Infrared wireless remotes don't usually work from behind the camera when you are out of doors. The problem is that the little window that receives the infrared signal from the controller is located on the front of the camera, so you really need to be in front of the camera, directing the remote towards it. Presumably this is intended for self portraits. The RC-6 has a stated range of 4m, so it will often work from behind the camera when you are shooting indoors because the beam will be reflected by walls and other nearby surfaces. Out of doors however, there is rarely a suitable surface in range for it to bounce off.

So that leaves us with wired remotes such as the RS-60. I use mine frequently and find it an ideal replacement for the cable release I was used to in the days of mechanical shutters. It simply plugs into the 2.5mm jack socket on the side of the camera (under a rubber flap). The button works just like the camera's shutter release: Half pressure causes the camera to wake up, meter and focus; full pressure fires the shutter.


A nice touch is the notches on the sides to facilitate wrapping the cable round it when not in use, and the hole in the end to insert the 2.5mm jack so that the wire is held nicely in place whilst it is in the camera bag.

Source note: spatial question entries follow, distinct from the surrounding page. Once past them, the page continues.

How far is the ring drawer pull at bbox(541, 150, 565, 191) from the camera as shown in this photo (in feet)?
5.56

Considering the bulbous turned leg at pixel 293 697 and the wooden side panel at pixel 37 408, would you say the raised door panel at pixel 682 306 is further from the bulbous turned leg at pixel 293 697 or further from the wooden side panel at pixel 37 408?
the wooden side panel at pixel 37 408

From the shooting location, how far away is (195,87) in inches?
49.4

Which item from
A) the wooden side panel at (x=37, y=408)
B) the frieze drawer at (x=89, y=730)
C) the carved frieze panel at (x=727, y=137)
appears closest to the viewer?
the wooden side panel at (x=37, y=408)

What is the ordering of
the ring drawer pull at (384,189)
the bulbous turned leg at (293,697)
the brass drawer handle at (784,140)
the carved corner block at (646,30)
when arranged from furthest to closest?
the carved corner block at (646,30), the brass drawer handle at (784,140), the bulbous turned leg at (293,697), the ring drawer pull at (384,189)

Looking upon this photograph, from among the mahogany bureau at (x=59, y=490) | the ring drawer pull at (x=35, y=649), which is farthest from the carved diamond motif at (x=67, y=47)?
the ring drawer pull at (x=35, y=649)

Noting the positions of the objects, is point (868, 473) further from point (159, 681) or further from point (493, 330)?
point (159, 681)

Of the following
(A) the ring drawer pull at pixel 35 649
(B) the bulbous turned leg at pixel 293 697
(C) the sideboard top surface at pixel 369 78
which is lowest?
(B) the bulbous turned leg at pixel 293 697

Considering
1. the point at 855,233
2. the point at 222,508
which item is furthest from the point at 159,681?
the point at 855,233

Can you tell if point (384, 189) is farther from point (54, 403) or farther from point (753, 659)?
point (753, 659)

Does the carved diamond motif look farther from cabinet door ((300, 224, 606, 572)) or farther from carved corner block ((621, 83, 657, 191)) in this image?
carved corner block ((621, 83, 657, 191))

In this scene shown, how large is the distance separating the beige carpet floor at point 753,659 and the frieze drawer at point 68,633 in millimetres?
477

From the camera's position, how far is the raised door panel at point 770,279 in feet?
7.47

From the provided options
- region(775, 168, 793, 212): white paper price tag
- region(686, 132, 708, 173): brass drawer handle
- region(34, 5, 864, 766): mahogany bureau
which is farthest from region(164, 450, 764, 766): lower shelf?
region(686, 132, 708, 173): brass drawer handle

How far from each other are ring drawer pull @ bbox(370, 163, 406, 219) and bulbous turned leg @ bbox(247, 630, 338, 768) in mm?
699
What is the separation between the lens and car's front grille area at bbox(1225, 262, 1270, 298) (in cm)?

I have two small criticisms:
  • The release button is in a sort of slider which allows you to lock it down for "Bulb" mode long exposures (night shots, astro-photography, etc). But it is a bit too easy to operate by accident! It needs some sort of click mechanism or something so that you have to definitely want it before it operates.
  • The shutter release button is at the wrong end! It is at the end where the wire comes out. It seems natural to me, for some reason, that this button should be at the other end, furthest from the wire. Because it seems wrong to me, I am forever losing the button and having to think about where it is - which just occasionally loses me a shot! Perhaps it is because the first one of these gadgets I owned was the Olympus equivalent for the OM2 - and that had the button "the right end"! 
The shutter release button with sliding lock
The electronics are very straight forward. It is simply a pair of instant contact switches which complete a circuit. One switch triggers the focus, the other triggers the shutter. The wiring of the 2.5mm jack plug is described here from which this diagram is taken.

2.5mm stereo jack plugs are readily available, from Maplin for example, so it is easy enough to make your own devices. For example, I have wired up a security pressure pad to trigger the shutter (actually, it was for the autodrive of my old Olympus OM2N - but same principle). In this case the switch (pressure pad) would just be wired between the sleeve and the tip of the jack plug. The camera is pre-focussed, so the focus switch is not needed. It is then possible to set up a camera trap, e.g. bury the pressure pad across the entrance to a badger sett, so that an animal emerging steps on the pad, completes the circuit and fires the shutter.

Badger emerging from a drain taken using a camera trap based on a pressure pad wired as a remote shutter release. Scanned from a slide taken in 1982!